RE: Lightweight method for testing database backup processes

From: Matthew Parker <dimensional.dba_at_comcast.net>
Date: Mon, 21 Aug 2017 12:03:10 -0700
Message-ID: <012f01d31ab0$22f69cf0$68e3d6d0$_at_comcast.net>



You pull them from Glacier and you test them like anything else.  

I was part of the team on the initial design of Glacier at Amazon. One the big issues we were dealing with was bit rot on cheap commodity sata drives versus. We had determined even with implementing the Reed-Solomon algorithms like tape has that we would need to read the data on disk every 11 days to ensure it was not going bad or already bad. In the tape world we only needed to read the tape every 6 months.  

How often do you read your backups (ie test to ensure they are good). If you are not then you are simply rolling the dice and hoping for a lucky 7 instead of coming up snake eyes.  

Specifically for check validate or any command substructure you wish to run in RMAN doesn’t test the equivalent of an actual restore.  

I have had systems that missed writing a block whether it was an Oracle bug or a hardware bug in the RAID Controller or the SAN. The block that is in the system will pass RMAN VALIDATE, but when you actually perform the restore and roll through the archive logs you have a recovery failure as the redo thread that needs to be applied to that block fails with an row level apply mismatch an the backup is basically worthless beyond that point.  

No current tool from Oracle or any Backup Vendor solves the problem from a missing write. I would prefer if the solution could detect from the undo/redo stream that a write was missing instead f actually performing the restore, we will never have that without a restore as just as a restore requires the disk space of the database it would require memory equivalent of the database to work. Only real testing will discover that or similar mismatches in the block.  

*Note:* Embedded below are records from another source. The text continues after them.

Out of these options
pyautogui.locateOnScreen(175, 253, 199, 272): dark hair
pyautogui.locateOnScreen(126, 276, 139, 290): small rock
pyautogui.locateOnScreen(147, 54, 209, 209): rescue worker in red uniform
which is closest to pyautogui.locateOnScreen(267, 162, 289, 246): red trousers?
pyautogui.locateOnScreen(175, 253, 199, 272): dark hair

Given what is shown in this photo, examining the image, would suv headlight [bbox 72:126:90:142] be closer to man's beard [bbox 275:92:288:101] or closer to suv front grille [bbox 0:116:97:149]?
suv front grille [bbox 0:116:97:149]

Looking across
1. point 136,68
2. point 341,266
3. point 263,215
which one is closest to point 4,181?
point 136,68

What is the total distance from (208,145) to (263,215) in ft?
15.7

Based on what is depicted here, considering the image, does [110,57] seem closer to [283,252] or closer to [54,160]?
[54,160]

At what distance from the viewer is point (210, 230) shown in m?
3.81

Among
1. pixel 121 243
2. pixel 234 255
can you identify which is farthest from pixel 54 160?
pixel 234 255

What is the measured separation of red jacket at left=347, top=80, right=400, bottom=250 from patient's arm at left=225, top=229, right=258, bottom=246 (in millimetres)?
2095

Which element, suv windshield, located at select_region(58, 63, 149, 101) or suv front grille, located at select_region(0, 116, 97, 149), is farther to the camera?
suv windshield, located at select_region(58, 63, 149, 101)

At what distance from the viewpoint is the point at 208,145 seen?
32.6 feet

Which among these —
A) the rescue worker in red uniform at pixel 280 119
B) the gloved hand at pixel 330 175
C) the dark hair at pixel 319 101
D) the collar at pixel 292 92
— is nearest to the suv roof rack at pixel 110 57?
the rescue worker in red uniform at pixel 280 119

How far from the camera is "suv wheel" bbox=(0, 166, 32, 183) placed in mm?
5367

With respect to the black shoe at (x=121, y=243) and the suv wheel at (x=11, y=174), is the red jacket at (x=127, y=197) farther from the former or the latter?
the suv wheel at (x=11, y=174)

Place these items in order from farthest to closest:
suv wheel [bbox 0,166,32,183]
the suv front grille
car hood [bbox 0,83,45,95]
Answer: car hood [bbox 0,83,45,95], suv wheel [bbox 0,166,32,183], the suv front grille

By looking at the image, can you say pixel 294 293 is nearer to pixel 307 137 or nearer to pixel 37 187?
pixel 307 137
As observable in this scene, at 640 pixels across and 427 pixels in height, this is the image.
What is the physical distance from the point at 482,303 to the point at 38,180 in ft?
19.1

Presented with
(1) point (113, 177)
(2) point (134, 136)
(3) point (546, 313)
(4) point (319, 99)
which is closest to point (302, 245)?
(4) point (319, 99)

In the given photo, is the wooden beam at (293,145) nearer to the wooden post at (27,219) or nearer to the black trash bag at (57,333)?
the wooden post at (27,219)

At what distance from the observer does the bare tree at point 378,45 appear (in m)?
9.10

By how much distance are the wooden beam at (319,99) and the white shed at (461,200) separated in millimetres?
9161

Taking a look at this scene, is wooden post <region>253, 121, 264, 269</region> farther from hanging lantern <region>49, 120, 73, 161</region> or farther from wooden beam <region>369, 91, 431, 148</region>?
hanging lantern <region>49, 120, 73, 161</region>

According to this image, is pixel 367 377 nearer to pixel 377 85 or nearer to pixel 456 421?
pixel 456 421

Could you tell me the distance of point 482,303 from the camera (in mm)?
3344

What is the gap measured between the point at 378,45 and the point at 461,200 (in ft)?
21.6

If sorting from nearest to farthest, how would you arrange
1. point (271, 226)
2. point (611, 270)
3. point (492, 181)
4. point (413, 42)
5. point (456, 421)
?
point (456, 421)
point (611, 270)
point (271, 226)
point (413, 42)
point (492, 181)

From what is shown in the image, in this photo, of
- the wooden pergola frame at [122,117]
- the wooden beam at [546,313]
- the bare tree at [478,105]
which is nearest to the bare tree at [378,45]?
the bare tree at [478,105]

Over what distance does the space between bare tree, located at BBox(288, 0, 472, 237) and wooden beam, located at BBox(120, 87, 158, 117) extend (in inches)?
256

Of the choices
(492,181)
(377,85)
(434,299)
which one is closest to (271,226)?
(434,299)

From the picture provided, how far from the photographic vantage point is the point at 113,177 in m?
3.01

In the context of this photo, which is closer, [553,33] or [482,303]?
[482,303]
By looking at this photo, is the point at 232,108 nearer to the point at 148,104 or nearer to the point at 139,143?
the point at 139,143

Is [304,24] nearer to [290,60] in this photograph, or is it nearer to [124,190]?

Most of your disk based backup systems are not verifying the backup after initial write to ensure overall integrity. I can’t tell you how many sans and backup appliances where the admins have turned off disk scrubbing because it was affecting the performance of the system and therefore there really is no real testing with the backup suite itself.          

Matthew Parker

Chief Technologist

Dimensional DBA

425-891-7934 (cell)

D&B 047931344

CAGE 7J5S7
<mailto:Dimensional.dba_at_comcast.net> Dimensional.dba_at_comcast.net

<http://www.linkedin.com/pub/matthew-parker/6/51b/944/> View Matthew Parker's profile on LinkedIn

<http://www.dimensionaldba.com/> www.dimensionaldba.com
   

From: Mladen Gogala [mailto:gogala.mladen_at_gmail.com] Sent: Monday, August 21, 2017 11:37 AM
To: Matthew Parker <dimensional.dba_at_comcast.net>; nenad.noveljic_at_vontobel.ch; cstephens16_at_gmail.com; oracle-l_at_freelists.org Subject: Re: Lightweight method for testing database backup processes  

I am not working with tapes much these days, mostly with the things like Glacier, cheap remote storage like Isilon or a combination of both. So, backups are kept less than a week on the primary site, around a month on the Isilon and almost forever in the Amazon Glacier. Every modern backup suite has a built-in verification mechanism, which can verify whether backup is good or not. You can also run "restore validate" on a regular schedule. I don't see a big science here. I have restored a TB sized database from Glacier, no problems at all. There are also non-rman mechanisms like SRDF, HUR and SnapVault which can be used for backing up databases. At the last stage, a file backup of the snapshot is performed and stored to the Glacier, to meet regulatory obligations. How do you propose to validate those, on a weekly basis?

Regards  

On 08/21/2017 02:25 PM, Matthew Parker wrote:

I have to disagree with you, in most organizations it is not a DR test. A DR test servers a different purpose than ensuring that your backups and processes are good by testing them on a regular basis..  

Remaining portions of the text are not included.